───── EXERCISE DATA ─────

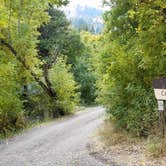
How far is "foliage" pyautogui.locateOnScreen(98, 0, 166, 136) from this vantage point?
533 inches

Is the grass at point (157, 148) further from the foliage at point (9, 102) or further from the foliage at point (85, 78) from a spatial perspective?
the foliage at point (85, 78)

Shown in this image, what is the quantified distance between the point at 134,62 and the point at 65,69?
15.8 meters

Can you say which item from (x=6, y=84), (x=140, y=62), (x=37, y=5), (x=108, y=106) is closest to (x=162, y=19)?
(x=140, y=62)

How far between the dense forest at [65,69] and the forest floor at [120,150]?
1.97 ft

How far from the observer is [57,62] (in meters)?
31.5

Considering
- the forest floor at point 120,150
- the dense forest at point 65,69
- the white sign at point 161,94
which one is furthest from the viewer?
the dense forest at point 65,69

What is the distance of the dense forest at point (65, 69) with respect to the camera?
14102mm

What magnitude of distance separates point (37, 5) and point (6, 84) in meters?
5.66

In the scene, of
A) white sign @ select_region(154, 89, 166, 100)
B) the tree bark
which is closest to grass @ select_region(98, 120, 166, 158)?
white sign @ select_region(154, 89, 166, 100)

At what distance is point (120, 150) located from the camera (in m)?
13.0

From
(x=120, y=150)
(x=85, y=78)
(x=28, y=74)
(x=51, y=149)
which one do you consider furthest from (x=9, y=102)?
(x=85, y=78)

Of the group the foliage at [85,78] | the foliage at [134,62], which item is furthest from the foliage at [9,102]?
the foliage at [85,78]

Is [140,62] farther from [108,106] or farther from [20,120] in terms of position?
[20,120]

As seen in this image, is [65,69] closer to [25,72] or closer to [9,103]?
[25,72]
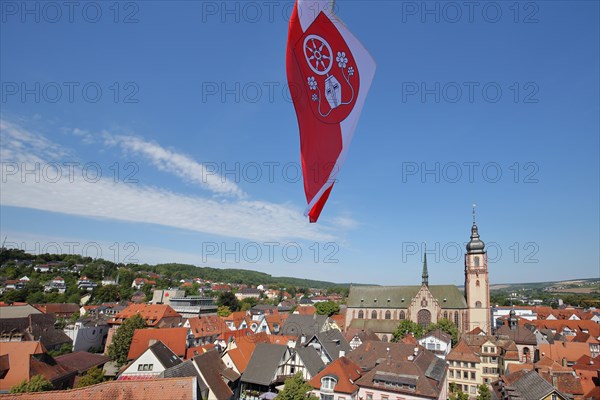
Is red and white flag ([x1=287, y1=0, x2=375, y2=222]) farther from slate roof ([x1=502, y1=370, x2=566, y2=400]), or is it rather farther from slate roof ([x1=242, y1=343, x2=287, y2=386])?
slate roof ([x1=242, y1=343, x2=287, y2=386])

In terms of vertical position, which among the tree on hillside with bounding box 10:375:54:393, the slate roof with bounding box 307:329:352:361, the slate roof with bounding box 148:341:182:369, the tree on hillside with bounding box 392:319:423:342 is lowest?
the tree on hillside with bounding box 392:319:423:342

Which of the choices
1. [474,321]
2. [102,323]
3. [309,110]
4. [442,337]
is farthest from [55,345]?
[474,321]

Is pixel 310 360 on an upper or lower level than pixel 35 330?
upper

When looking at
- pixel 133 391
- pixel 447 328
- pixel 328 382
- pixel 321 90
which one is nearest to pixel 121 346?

─────

WHAT IS REQUIRED ▸
Reproduce all of the records above verbatim, omitting the pictures from your answer.

WRITTEN SOLUTION ▸
How far is "foliage" pyautogui.locateOnScreen(98, 0, 166, 136) from this vantage point?
533 inches

Is the grass at point (157, 148) further from the foliage at point (9, 102) or further from the foliage at point (85, 78) from a spatial perspective?
the foliage at point (85, 78)

Shown in this image, what is the quantified distance between the point at 134,62 and the point at 65,69?
15.8 meters

Can you say which item from (x=6, y=84), (x=140, y=62), (x=37, y=5), (x=108, y=106) is closest to (x=162, y=19)?
(x=140, y=62)

How far between the dense forest at [65,69] and the forest floor at [120,150]?
1.97 ft

How far from the observer is [57,62] (in meters)?
31.5

Considering
- the forest floor at point 120,150
- the dense forest at point 65,69
- the white sign at point 161,94
which one is furthest from the viewer?
the dense forest at point 65,69

What is the distance of the dense forest at point (65, 69) with respect to the camera?
14102mm

What magnitude of distance separates point (37, 5) and point (6, 84) in meters?
5.66

In the scene, of
A) white sign @ select_region(154, 89, 166, 100)
B) the tree bark
which is closest to grass @ select_region(98, 120, 166, 158)?
white sign @ select_region(154, 89, 166, 100)

At what distance is point (120, 150) located from the camera (in m)?
13.0

From
(x=120, y=150)
(x=85, y=78)
(x=28, y=74)
(x=51, y=149)
which one do you consider furthest from (x=9, y=102)?
(x=85, y=78)

Of the group the foliage at [85,78] | the foliage at [134,62], which item is furthest from the foliage at [9,102]?
the foliage at [85,78]

Is [140,62] farther from [108,106] or farther from [20,120] in terms of position?
[20,120]

As seen in this image, is [65,69] closer to [25,72] or closer to [9,103]?
[25,72]
Is red and white flag ([x1=287, y1=0, x2=375, y2=222]) farther from slate roof ([x1=502, y1=370, x2=566, y2=400]), or is it rather farther from slate roof ([x1=242, y1=343, x2=287, y2=386])?
slate roof ([x1=242, y1=343, x2=287, y2=386])

In terms of vertical position, which among the tree on hillside with bounding box 10:375:54:393, the slate roof with bounding box 307:329:352:361, the slate roof with bounding box 148:341:182:369, the tree on hillside with bounding box 392:319:423:342 is lowest?
the tree on hillside with bounding box 392:319:423:342

Which of the choices
1. [474,321]
2. [102,323]
3. [309,110]
4. [442,337]
is farthest from [55,345]?
[474,321]

Is pixel 310 360 on an upper or lower level than pixel 35 330?
upper

When looking at
- pixel 133 391
- pixel 447 328
- pixel 328 382
- pixel 321 90
which one is nearest to pixel 121 346?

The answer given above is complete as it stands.